Use the provided link (distributed separately) to access the assignment in GitHub Classroom.

If the ConstructCo and LargeCo databases don’t already exist in your PostgreSQL cluster, create them and load the corresponding files to populate the data for this assignment. Both files are in the Git repository that is created in GitHub Classroom.

ConstructCo

The ConstructCo database (ER diagram) stores data for a consulting company that tracks all charges to projects. The charges are based on the hours each employee works on each project.

LargeCo

The LargeCo database (ER diagram) stores data for a company that sells paint products. The company tracks the sale of products to customers. The database keeps data on the following entities:

customers (LGCUSTOMER),
sales (LGINVOICE),
products (LGPRODUCT),
which products are on which invoices (LGLINE);
employees (LGEMPLOYEE),
the salary history of each employee (LGSALARY_HISTORY),
departments (LGDEPARTMENT),
product brands (LGBRAND),
vendors (LGVENDOR), and
which vendors supply each product (LGSUPPLIES).

Some of the tables contain only a few rows of data, while other tables are quite large; for example, there are only eight departments, but more than 3300 invoices containing over 11000 invoice lines.
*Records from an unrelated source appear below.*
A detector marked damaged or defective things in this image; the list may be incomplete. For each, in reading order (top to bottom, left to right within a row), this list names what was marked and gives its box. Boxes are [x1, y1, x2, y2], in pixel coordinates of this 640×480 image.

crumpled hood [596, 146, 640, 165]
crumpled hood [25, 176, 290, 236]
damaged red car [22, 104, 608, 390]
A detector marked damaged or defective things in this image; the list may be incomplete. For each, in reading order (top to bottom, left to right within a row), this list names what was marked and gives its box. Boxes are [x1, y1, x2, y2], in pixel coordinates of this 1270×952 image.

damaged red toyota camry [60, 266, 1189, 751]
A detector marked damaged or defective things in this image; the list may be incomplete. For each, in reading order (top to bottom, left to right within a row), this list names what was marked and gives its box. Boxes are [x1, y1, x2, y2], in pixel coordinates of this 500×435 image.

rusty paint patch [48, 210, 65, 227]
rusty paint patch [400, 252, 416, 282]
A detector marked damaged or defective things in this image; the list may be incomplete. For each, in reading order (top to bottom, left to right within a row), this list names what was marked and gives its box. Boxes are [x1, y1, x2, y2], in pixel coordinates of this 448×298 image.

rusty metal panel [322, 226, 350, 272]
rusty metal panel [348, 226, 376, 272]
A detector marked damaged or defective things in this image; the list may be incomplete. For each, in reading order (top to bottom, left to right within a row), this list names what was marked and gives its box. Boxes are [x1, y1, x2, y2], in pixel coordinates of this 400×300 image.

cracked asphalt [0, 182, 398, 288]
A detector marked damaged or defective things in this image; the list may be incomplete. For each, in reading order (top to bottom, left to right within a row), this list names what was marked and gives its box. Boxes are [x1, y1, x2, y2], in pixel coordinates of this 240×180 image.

The exercises are adapted from Database Systems: Design, Implementation, & Management (Coronel and Morris 2017). Modify the file in the src directory that corresponds to each query. For example, write the query for the first exercise in the file src/01.sql. The SQL comment that appears at the beginning of the file is for your convenience and may remain in the file. Do not modify any files in the test directory; doing so could prevent the automated tests from running correctly.

Submission

Create an archive of your Git repository (you can use GitHub’s “Clone or download” button when viewing your repository for this purpose) and submit that archive to Canvas. Be sure to include your documentation statement as part of the submission.
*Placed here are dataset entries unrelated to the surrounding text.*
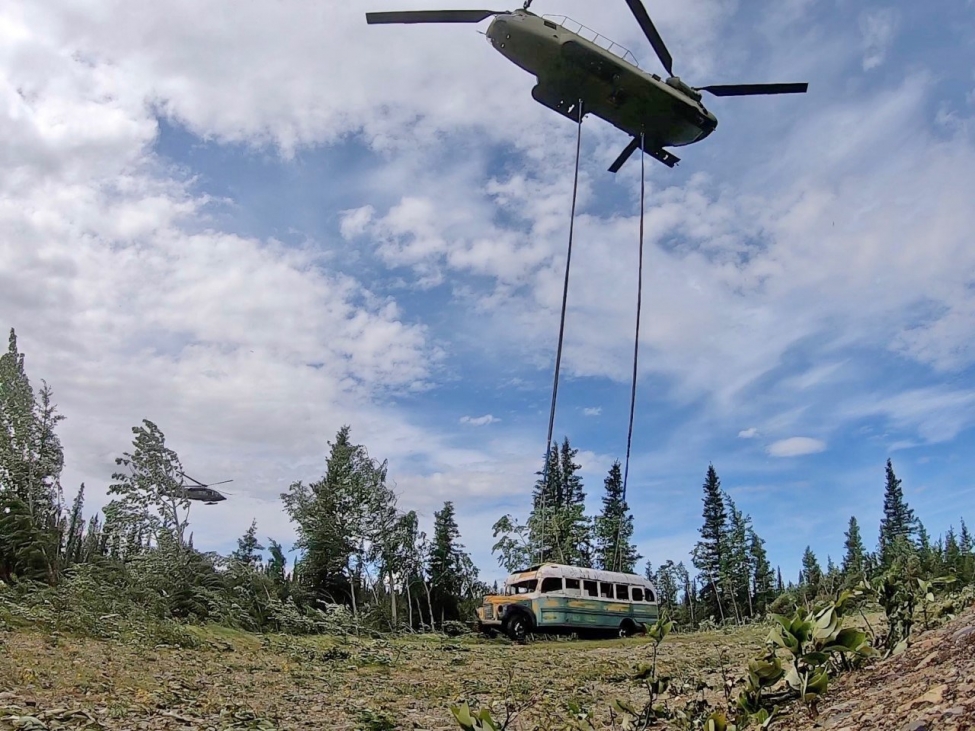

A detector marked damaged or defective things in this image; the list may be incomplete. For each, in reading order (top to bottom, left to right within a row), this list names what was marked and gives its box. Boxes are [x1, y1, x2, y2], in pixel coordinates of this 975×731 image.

abandoned bus [474, 568, 660, 640]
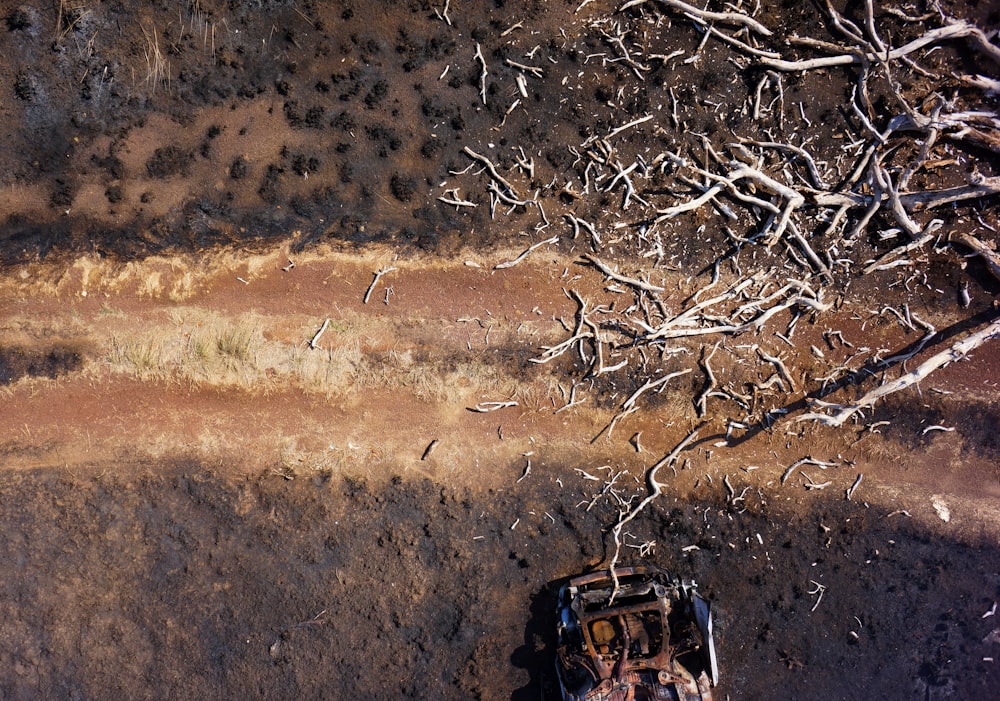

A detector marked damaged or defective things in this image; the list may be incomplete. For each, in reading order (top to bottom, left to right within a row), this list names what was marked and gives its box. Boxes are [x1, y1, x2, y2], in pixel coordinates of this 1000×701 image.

rusted car wreck [556, 568, 720, 696]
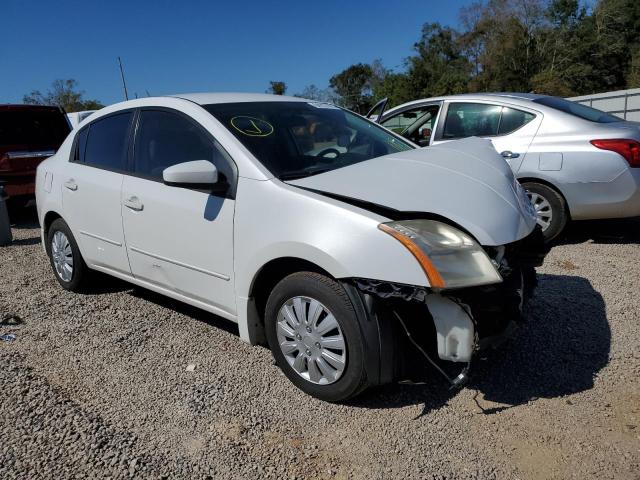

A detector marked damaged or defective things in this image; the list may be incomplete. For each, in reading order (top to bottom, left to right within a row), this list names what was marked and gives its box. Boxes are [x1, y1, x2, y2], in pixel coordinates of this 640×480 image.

damaged front end [348, 227, 548, 388]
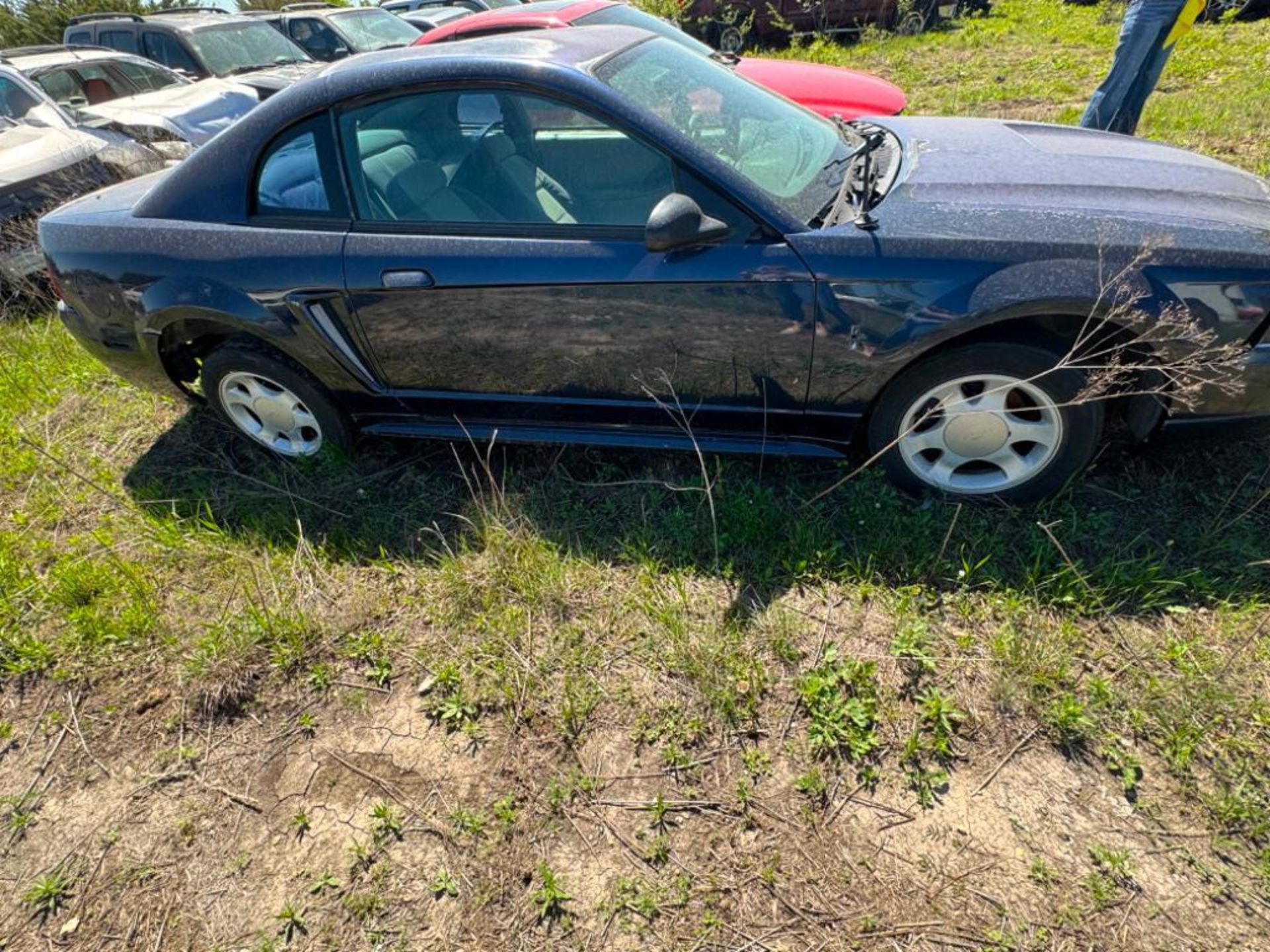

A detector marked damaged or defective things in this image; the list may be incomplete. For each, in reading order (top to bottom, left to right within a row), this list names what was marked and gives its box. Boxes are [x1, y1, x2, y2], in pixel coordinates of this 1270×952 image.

parked abandoned car [1, 44, 259, 151]
parked abandoned car [64, 9, 323, 100]
parked abandoned car [247, 2, 421, 62]
parked abandoned car [394, 6, 474, 35]
parked abandoned car [415, 0, 905, 118]
parked abandoned car [1, 63, 163, 294]
parked abandoned car [37, 26, 1270, 502]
GitHub Classroom also tags the latest commit at the due date for the assignment.

Grading

The following grading rubric will be used for this assignment:

Description	Points
Queries (@ 3 points each)	75

Each query is worth the same amount. No partial credit will be awarded for queries that fail the automated tests unless you can prove that a test case rejected valid input!

Automated Tests

GitHub Actions tests all the queries when you push your changes to GitHub (i.e., continuous integration). If the results from executing your query match the expected results, then your query is correct; otherwise, you should review your query and the test results to determine where they differ. The entire class shares the resources provided for auto-grading; more specifically, there is a maximum number of minutes per month for GitHub Actions, and each job counts toward that maximum. You should test each query against a local copy of the database before pushing to GitHub.

Because GitHub Actions resources are shared, each workflow run in excess of 25 will incur a 1-point penalty.

To encourage judicious use of our shared resources, the aforementioned penalty will be applied as a deterrent against pushing changes that are not correct. For example, if you complete all the queries correctly and your repository has 22 workflow runs, then you will receive full credit, but if you complete all the queries correctly and your repository has 30 workflow runs, then you will incur a 5-point penalty and receive only 70 points for this assignment. If you test each query locally, then you should have no trouble avoiding a penalty. You may check the number of workflow runs by clicking on the “Actions” tab of your repository.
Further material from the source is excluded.